#### REQUIRED WORK:
All the data must come back unchanged, except that pictures are left out.

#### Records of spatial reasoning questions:
###
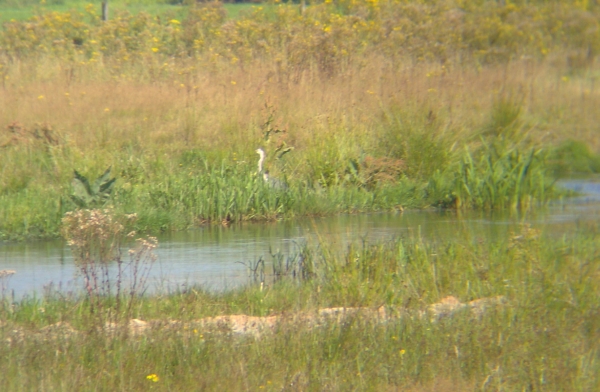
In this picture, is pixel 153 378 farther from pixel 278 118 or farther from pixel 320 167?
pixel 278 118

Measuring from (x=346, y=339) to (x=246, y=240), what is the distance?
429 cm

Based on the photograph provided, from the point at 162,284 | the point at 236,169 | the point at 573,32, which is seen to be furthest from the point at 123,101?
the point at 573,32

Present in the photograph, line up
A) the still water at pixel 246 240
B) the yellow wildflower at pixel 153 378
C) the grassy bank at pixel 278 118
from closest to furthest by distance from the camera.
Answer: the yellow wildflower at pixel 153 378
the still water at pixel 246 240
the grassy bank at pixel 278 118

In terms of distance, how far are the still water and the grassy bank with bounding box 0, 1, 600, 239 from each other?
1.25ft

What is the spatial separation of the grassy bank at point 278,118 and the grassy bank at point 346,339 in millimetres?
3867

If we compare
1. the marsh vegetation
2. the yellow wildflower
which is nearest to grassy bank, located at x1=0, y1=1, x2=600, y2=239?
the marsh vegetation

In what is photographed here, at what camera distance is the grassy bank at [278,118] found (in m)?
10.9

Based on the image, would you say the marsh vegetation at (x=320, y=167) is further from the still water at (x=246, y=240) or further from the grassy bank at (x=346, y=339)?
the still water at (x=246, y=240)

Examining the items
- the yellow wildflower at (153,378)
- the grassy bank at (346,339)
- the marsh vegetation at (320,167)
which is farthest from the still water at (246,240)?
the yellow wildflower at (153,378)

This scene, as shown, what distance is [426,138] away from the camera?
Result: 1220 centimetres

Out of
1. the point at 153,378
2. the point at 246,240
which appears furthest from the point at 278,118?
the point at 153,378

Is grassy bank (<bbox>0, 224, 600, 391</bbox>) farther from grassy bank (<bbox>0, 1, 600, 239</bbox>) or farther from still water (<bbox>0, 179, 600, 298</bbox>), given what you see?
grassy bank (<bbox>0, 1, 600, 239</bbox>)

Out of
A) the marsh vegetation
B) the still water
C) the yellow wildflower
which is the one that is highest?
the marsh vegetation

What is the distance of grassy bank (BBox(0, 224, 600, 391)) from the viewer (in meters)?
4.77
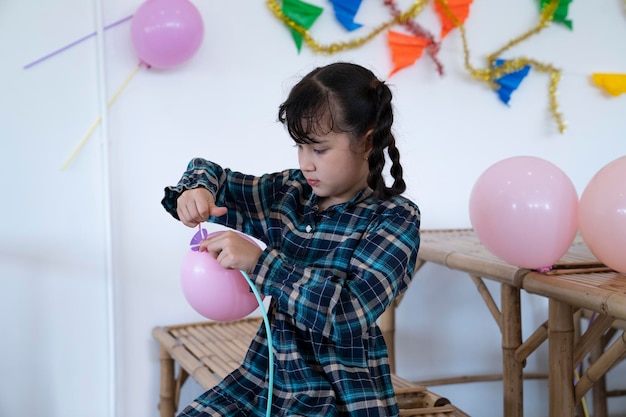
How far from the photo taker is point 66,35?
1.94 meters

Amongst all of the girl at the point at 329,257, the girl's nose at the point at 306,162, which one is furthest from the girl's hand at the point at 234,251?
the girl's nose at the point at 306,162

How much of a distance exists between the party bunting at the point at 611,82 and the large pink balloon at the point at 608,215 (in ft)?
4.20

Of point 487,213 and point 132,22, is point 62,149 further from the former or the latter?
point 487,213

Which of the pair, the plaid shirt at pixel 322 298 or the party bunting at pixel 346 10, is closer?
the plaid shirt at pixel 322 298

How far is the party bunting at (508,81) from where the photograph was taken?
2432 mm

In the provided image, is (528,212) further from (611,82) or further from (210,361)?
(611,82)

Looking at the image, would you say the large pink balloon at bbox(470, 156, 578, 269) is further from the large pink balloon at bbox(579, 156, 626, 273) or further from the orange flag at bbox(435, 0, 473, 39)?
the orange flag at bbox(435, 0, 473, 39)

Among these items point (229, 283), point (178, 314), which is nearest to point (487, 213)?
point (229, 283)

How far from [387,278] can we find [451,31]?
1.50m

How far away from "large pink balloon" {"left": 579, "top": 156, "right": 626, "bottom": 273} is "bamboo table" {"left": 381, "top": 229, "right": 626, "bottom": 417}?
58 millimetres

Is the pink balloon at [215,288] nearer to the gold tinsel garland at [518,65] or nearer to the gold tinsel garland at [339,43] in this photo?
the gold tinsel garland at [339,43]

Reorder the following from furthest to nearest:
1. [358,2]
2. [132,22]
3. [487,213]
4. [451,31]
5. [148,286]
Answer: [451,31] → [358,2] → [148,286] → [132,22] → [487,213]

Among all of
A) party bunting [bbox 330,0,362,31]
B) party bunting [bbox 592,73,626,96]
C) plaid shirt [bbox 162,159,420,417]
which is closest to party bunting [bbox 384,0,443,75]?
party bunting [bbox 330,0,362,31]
###
#### RESULT OF THIS TASK:
In this picture, is pixel 153 378 farther from pixel 278 118 or farther from pixel 320 167?
pixel 278 118

Measuring from (x=346, y=339) to (x=246, y=240), what is the distance?
429 cm

Based on the photograph provided, from the point at 162,284 | the point at 236,169 | the point at 573,32, which is seen to be furthest from the point at 123,101?
the point at 573,32

Present in the photograph, line up
A) the still water at pixel 246 240
B) the yellow wildflower at pixel 153 378
C) the grassy bank at pixel 278 118
from closest to furthest by distance from the camera.
Answer: the yellow wildflower at pixel 153 378
the still water at pixel 246 240
the grassy bank at pixel 278 118

In terms of distance, how far are the still water and the grassy bank with bounding box 0, 1, 600, 239 from each other?
1.25ft

What is the spatial separation of the grassy bank at point 278,118 and the grassy bank at point 346,339 in millimetres?
3867

If we compare
1. the marsh vegetation
2. the yellow wildflower
which is nearest to grassy bank, located at x1=0, y1=1, x2=600, y2=239?
the marsh vegetation

In what is photographed here, at what camera distance is the grassy bank at [278,118] found (in m)?
10.9

Based on the image, would you say the marsh vegetation at (x=320, y=167) is further from the still water at (x=246, y=240) or further from the grassy bank at (x=346, y=339)?
the still water at (x=246, y=240)

Examining the items
- the yellow wildflower at (153,378)
- the grassy bank at (346,339)
- the marsh vegetation at (320,167)
which is farthest from the still water at (246,240)?
the yellow wildflower at (153,378)

This scene, as shown, what distance is [426,138] away from the camera?
Result: 1220 centimetres

Out of
1. the point at 153,378
2. the point at 246,240
which appears furthest from the point at 278,118?
the point at 153,378

Is grassy bank (<bbox>0, 224, 600, 391</bbox>) farther from grassy bank (<bbox>0, 1, 600, 239</bbox>) or farther from still water (<bbox>0, 179, 600, 298</bbox>), given what you see?
grassy bank (<bbox>0, 1, 600, 239</bbox>)

Out of
A) the marsh vegetation
B) the still water
C) the yellow wildflower
which is the one that is highest?
the marsh vegetation

What is the distance of grassy bank (BBox(0, 224, 600, 391)) from the viewer (in meters)?
4.77
How far from the photo taker is point 66,35?
1.94 meters

Amongst all of the girl at the point at 329,257, the girl's nose at the point at 306,162, which one is furthest from the girl's hand at the point at 234,251?
the girl's nose at the point at 306,162

How much of a distance exists between the party bunting at the point at 611,82 and the large pink balloon at the point at 608,215 (in ft)?
4.20

Of point 487,213 and point 132,22, is point 62,149 further from the former or the latter?
point 487,213

Which of the pair, the plaid shirt at pixel 322 298 or the party bunting at pixel 346 10, is closer?
the plaid shirt at pixel 322 298

How far is the party bunting at (508,81) from where the photograph was taken?
2432 mm

In the provided image, is (528,212) further from (611,82) or further from (210,361)?
(611,82)

Looking at the image, would you say the large pink balloon at bbox(470, 156, 578, 269) is further from the large pink balloon at bbox(579, 156, 626, 273) or further from the orange flag at bbox(435, 0, 473, 39)?
the orange flag at bbox(435, 0, 473, 39)

Among these items point (229, 283), point (178, 314), which is nearest to point (487, 213)?
point (229, 283)

How far from [387,278] can we find [451,31]?
1.50m

How far away from "large pink balloon" {"left": 579, "top": 156, "right": 626, "bottom": 273} is "bamboo table" {"left": 381, "top": 229, "right": 626, "bottom": 417}?
58 millimetres

Is the pink balloon at [215,288] nearer to the gold tinsel garland at [518,65] or nearer to the gold tinsel garland at [339,43] in this photo?
the gold tinsel garland at [339,43]

Reorder the following from furthest to nearest:
1. [358,2]
2. [132,22]
3. [487,213]
4. [451,31]
5. [148,286]
Answer: [451,31] → [358,2] → [148,286] → [132,22] → [487,213]

Among all of
A) party bunting [bbox 330,0,362,31]
B) party bunting [bbox 592,73,626,96]
C) plaid shirt [bbox 162,159,420,417]
which is closest to party bunting [bbox 384,0,443,75]?
party bunting [bbox 330,0,362,31]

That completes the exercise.